:: Activity ::
Please continue the passage below about Griffin's troubles with her record labels, starting right after its final sentence.

:: Study text ::
That's impossible right now. As great a performer as she may be, Griffin's not going to be heard on Top 40 radio unless she suddenly begins making rhythm-oriented records, and her videos aren't going on MTV as long as she remains an adult woman. Touring with the Dixie Chicks was a coup, but not in a way that the record label chose to exploit; most likely, major labels being as retarded in reality as reputation, it didn't know how to exploit it.

Meantime, A&M, already absorbed by Polygram, lost its identity after Polygram's sale to Universal Music, and its autonomy was further squashed when Seagrams, Universal's owner, merged with Vivendi. All those deals generate, first and foremost, debt that must be serviced, which means that cash flow, not career development, becomes paramount. Hothouse flowers can be forced; the careers of naturally blooming artists like Griffin bud slowly. Time, let alone patience, isn't something the big labels can afford or will cultivate any more.

Griffin went into the studio to make her third album, Silver Bell, with these realities hanging over her. Instead of A&M being poised to capitalize on the gains she'd already made, she was facing a last chance. In fact, after the merger with Universal, there was no A&M at all. Its artist roster became part of Interscope, headed by former record producer Jimmy Iovine. Iovine has a long and (once) deserved reputation as a music guy.

Though Griffin delivered the album in 2000, Iovine and his staff kept putting off its release. All their meetings with her seem to have been cordial, but when an artist tells you in July that an album you expected to hear in September isn't coming out until January, you know they're in trouble. Griffin was, even with the record label publicist in the room swearing all was going according to plan.

It's mystifying why Interscope chose to string Griffin along for so many months -- it may even be a reflection of Iovine's appreciation of her gifts. But it wasn't until last March -- the very week of SXSW 2001 -- that Interscope told Griffin she was being dropped from its roster.

That Saturday night, offstage at Fracasso's Cactus gig, Griffin reported ebulliently, "They finally gave me my release. I'm free now." She had never sounded happier. We agreed to get together the next day at a barbecue.

When she called the next day to say that she really wasn't up to socializing, the mood swing struck me as perfectly logical. People had been abusing her music, which means abusing her, and now she was free of them. That was good. In the new climate of the record business, it might even mean opportunity. By the same token, the future was gray, the complications numerous. Her manager Ken Levitan did strike a deal that let Griffin use some of the songs from Silver Bell, but only "Making Pies" on 1000 Kisses is from that set.

:: Material supplied ::
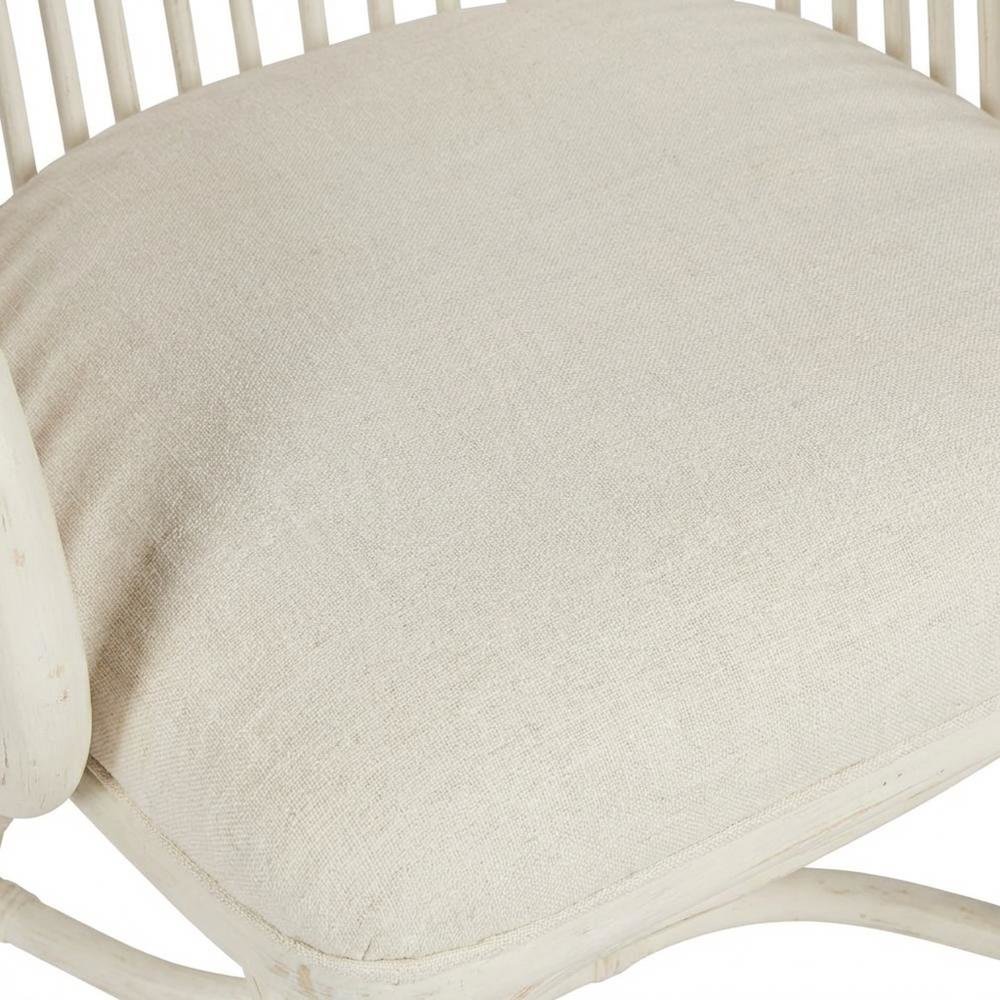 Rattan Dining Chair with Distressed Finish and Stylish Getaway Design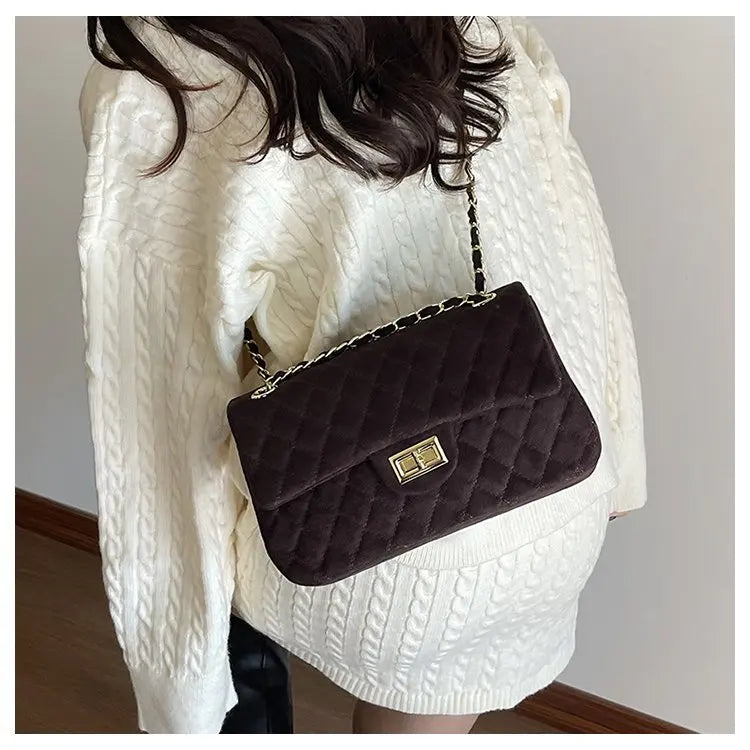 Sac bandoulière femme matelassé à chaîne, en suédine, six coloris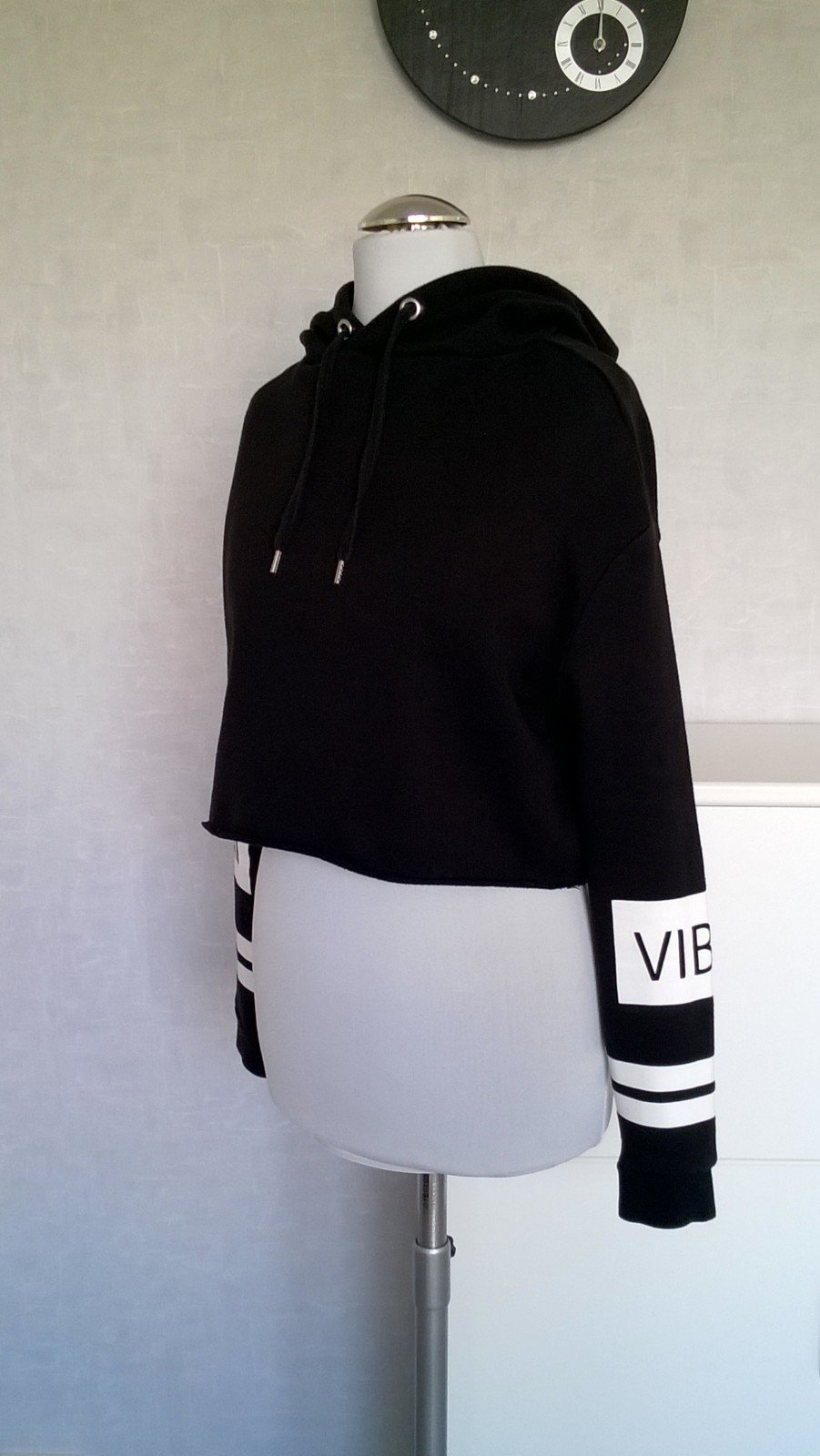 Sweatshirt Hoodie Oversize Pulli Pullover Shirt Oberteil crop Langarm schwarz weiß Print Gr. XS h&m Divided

...

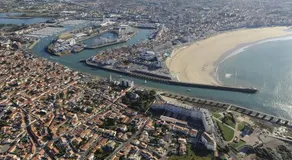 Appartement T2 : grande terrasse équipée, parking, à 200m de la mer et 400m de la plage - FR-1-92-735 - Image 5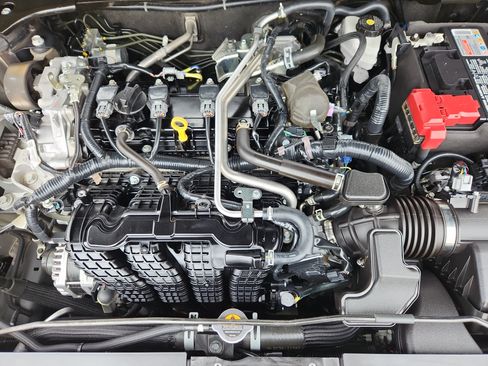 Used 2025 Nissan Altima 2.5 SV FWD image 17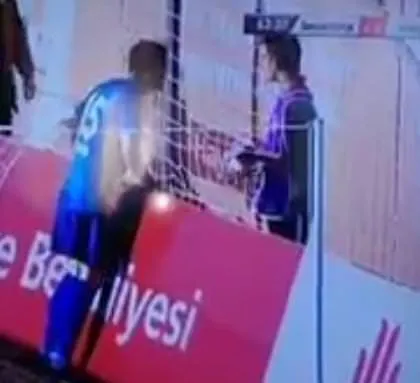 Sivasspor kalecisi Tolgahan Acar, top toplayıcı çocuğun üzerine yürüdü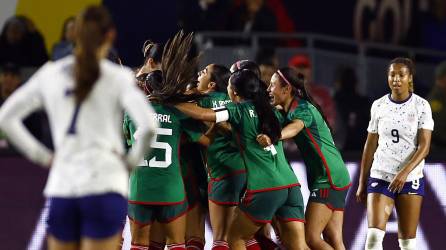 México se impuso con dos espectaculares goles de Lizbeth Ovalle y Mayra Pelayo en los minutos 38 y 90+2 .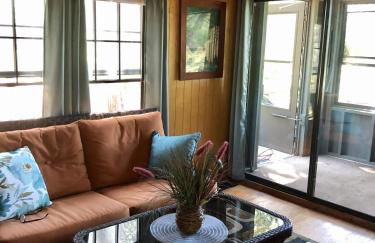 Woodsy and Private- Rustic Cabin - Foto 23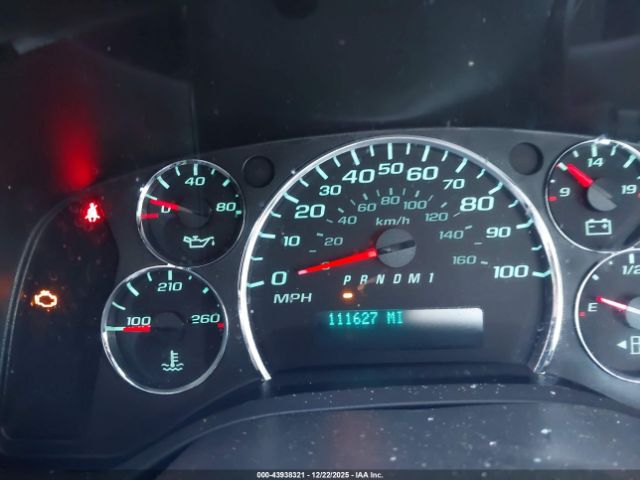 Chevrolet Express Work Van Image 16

:: Output of the task ::
Talking with a friend who's worked in the music business since he left college 10 years ago about Griffin' situation, my inclination (or at least, my conversational strategy) was to rationalize in favor of the record company. They had no idea how to sell this music. He shushed me.

"If you believe in music at all, you don't discard artists like Patty Griffin. She'll sell records someday. And even if she doesn't, she deserves to make records. They're jewels in your crown."

Griffin's free agency didn't exactly spur a bidding war. She credits Levitan with suggesting that she make a "humble acoustic record" on her own, an idea she liked.

"I had all these songs floating around that weren't pop enough for Interscope and also some songs I loved to sing, even though I didn't write them. And I am a singer."

Griffin accepted an invitation from guitarist Doug Lancio to come up to Nashville and record in his home studio. She cut the whole of 1000 Kisses there -- except the title track. The band included her current live group (Lancio, cellist Brian Standefer, keyboardist and accordionist Michael Ramos) plus bassist Dave Jacques. Mix engineer Gilles Reaves added a batch of percussion; a few others stuck their hand in, notably Emmylou Harris on "Long Ride Home."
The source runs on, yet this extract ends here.